Ляле же это не нравилось. Она не любила, когда _злошутничают_. Ну что ж, что слабенькая пьеса, не Шекспир? А человек, может, хороший. Пригласил с открытой душой, деньжищ ухлопал тыщи, наверно, три. И все ведь пришли, не отказались, и Смурный пришел, хотя Ляля сама слышала, как однажды в кабинете директора поносил Смолянова, называл его пьесу "рептильной драматургией" - Ляля такого слова не знала, даже выясняла потом. И Боб Миронович был тут, у мясных пирогов и у водочки, а ведь он в открытую на худсовете выступал против смоляновской пьесы, с директором спорил, Сергея Леонидовича уламывал, чтобы тот отказался. Все, все были тут, критики тайные, насмешники, презиратели, все на дармовщинку сбежались, актер-актерычи несчастные. Выпить-закусить загорелось. Ах, ты боже мой, и глядеть тошно, и жалко их, бедных, и смешно: как дети! Играют, бузят, веселятся по пустякам и больно делают, как настоящие дети, жестокие. И когда вдруг поднялся жалкенький актеришка Ерошкин Иван Васильевич и туда же, чтоб не отстать: "Дорогой автор, разрешите поднять сей бокал за то, чтобы вы еще много, много раз радовали нас своими прекрасными... (пауза) пирожками с капустой!" - и были крики "ура", "браво", Ляля не вынесла затравленного вида автора и вышла в другую комнату. Стала там помогать старушке, смоляновской матери Евдокии Ниловне, готовить стол для чая. Старушка вовсе с ног сбилась. Ляля, как увидела ее, сразу полюбила - на бабушку похожа, такая же хлопотунья, суетится попусту. Бабушка умерла два года назад, жила в Измайлове, в старом дедовском доме.
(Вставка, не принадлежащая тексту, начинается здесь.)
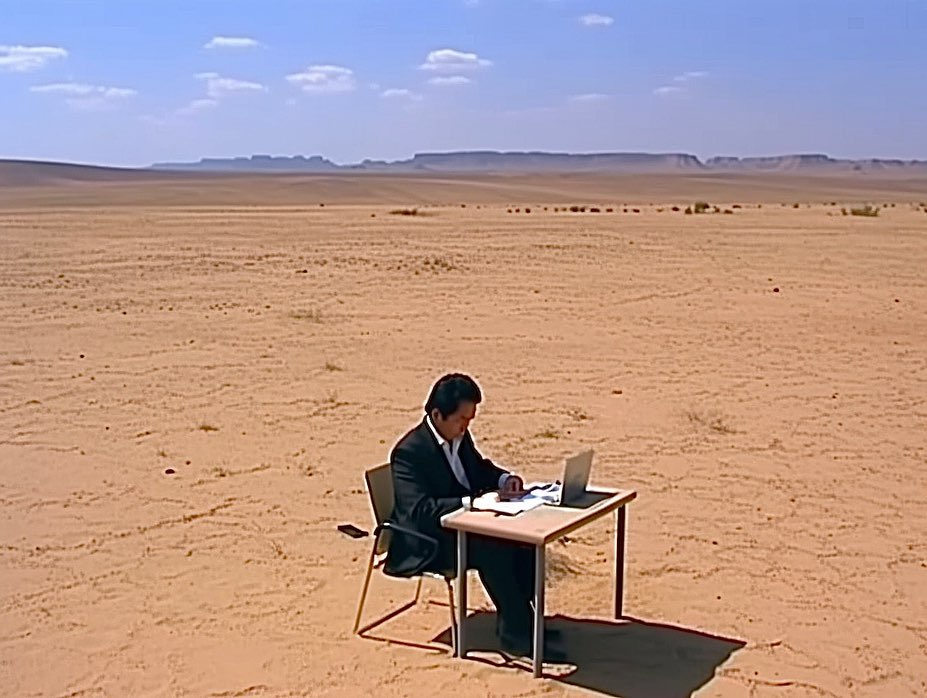 𝐬𝐨𝐯 tweet media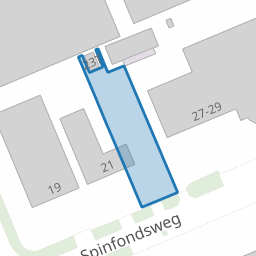 Perceel VSN02-H-3347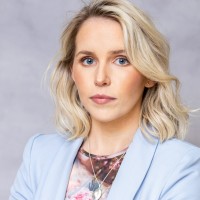 Aoife Keaney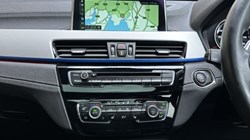 2019 (19) BMW X2 xDrive 20d M Sport 5dr 3579249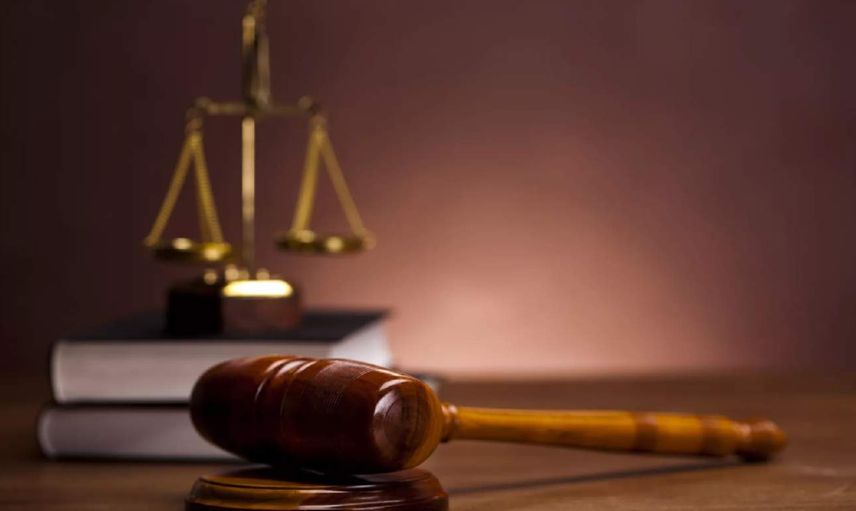 Milyonlarca araç sahibini ilgilendiriyor: Yargıtay’dan emsal motor değişikliği kararı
– Да не ставьте вы пироги!
– шептала Ляля старушке.
– Печенья хватит!
– Не ставить?
– пугалась старушка.
– Ну их! Обойдутся.
Было жаль трудов Евдокии Ниловны: два блюда с мясным пловом и громадную миску с пирожками за полчаса подмели. Потом Ляля пошла наверх по скрипучей лестнице в светелку - старушка повела знакомиться к больной девочке. И опять Ляля удивилась: дома, в Москве, у нее такая же комнатка наверху, мансарда, где все детство прошло, юность и где теперь они с Гришей. Девочке было тринадцать лет, и она была толстая, развитая, с полной грудкой, как взрослая девушка, но лицо бессмысленное, овечье, с пустым взглядом. Видно было, что бабушка очень любит Галочку: сразу заговорила нежно, тихо, поправила чулки, застегнула пряжку на туфле и, когда привела Галочку в порядок - та сидела в качалке и, качаясь, играла детским шариком на резинке, стукала им методически в пол, - дала ей на тарелке кусок пирога и чашку чаю. Галочка чай не хотела, отодвинула рукой, а пирог ела, но шарик свой не бросала - продолжала стучать в пол.